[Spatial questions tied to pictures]
▽

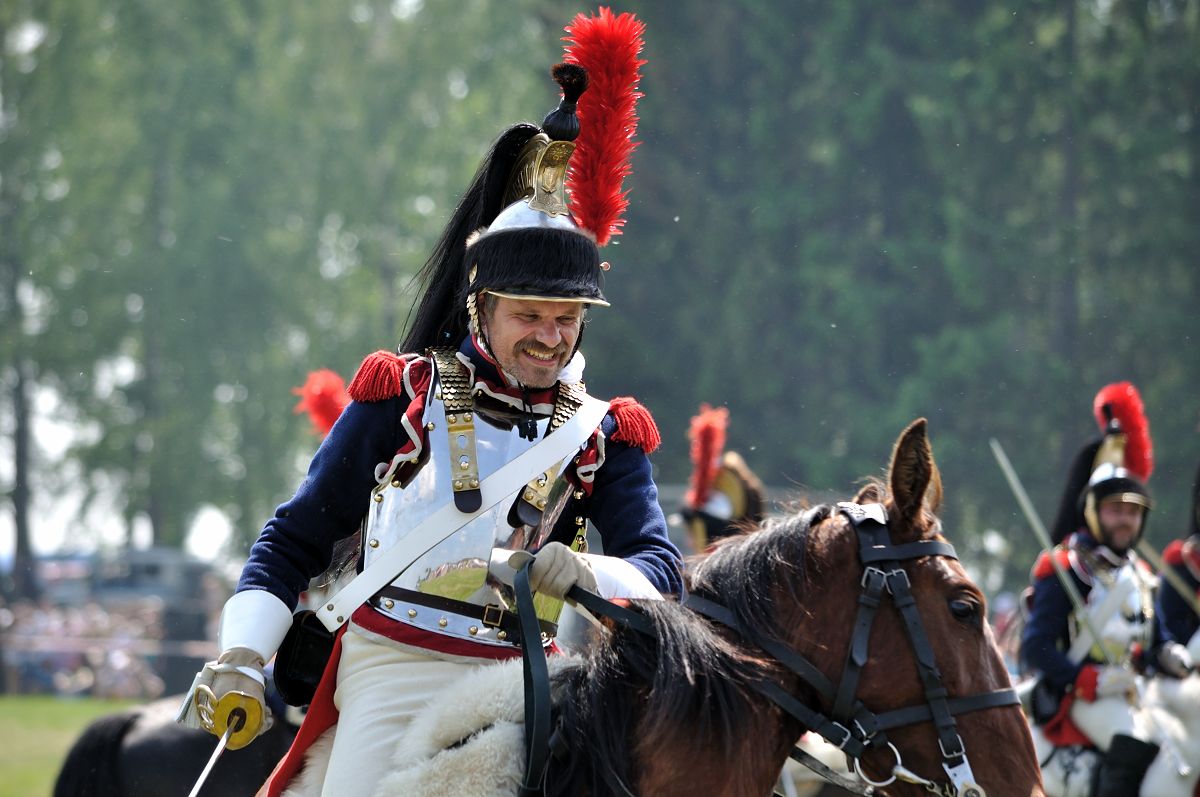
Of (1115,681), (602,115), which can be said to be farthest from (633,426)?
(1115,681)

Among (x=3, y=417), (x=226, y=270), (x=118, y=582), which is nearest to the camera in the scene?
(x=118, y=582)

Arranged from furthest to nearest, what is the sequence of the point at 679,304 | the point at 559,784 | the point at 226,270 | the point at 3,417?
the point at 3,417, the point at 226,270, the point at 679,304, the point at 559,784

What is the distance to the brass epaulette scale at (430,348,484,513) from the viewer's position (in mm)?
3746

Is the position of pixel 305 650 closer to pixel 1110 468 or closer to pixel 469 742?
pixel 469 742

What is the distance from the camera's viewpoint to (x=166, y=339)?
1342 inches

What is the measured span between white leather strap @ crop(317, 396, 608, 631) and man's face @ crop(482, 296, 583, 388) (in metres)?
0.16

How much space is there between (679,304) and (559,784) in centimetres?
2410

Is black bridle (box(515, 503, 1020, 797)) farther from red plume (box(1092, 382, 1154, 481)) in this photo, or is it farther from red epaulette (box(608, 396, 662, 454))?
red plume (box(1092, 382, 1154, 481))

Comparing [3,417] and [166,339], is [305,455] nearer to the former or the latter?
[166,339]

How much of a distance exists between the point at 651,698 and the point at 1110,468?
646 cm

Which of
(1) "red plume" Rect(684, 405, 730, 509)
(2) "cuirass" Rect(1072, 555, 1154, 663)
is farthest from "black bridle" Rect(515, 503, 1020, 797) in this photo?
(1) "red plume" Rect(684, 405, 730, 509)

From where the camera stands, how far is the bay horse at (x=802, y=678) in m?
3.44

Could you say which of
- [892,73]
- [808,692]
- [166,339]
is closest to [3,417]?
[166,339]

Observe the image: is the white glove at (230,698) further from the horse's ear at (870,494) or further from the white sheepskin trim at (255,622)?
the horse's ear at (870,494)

△

:: Short task ::
Quote the stretch of the data above from the line containing "How much of" through the final line, word for word.

:: Answer for the task ::
How much of a distance exists between the point at 651,698 and the point at 1110,468?
646 cm

Which of
(1) "red plume" Rect(684, 405, 730, 509)
(2) "cuirass" Rect(1072, 555, 1154, 663)
is farthest from "black bridle" Rect(515, 503, 1020, 797) in this photo?
(1) "red plume" Rect(684, 405, 730, 509)

From where the camera stands, how far is the bay horse at (x=802, y=678) in m?
3.44

Could you say which of
- [892,73]
- [808,692]
- [166,339]
is closest to [3,417]?
[166,339]

Observe the image: is the white glove at (230,698) further from the horse's ear at (870,494) or further from the white sheepskin trim at (255,622)?
the horse's ear at (870,494)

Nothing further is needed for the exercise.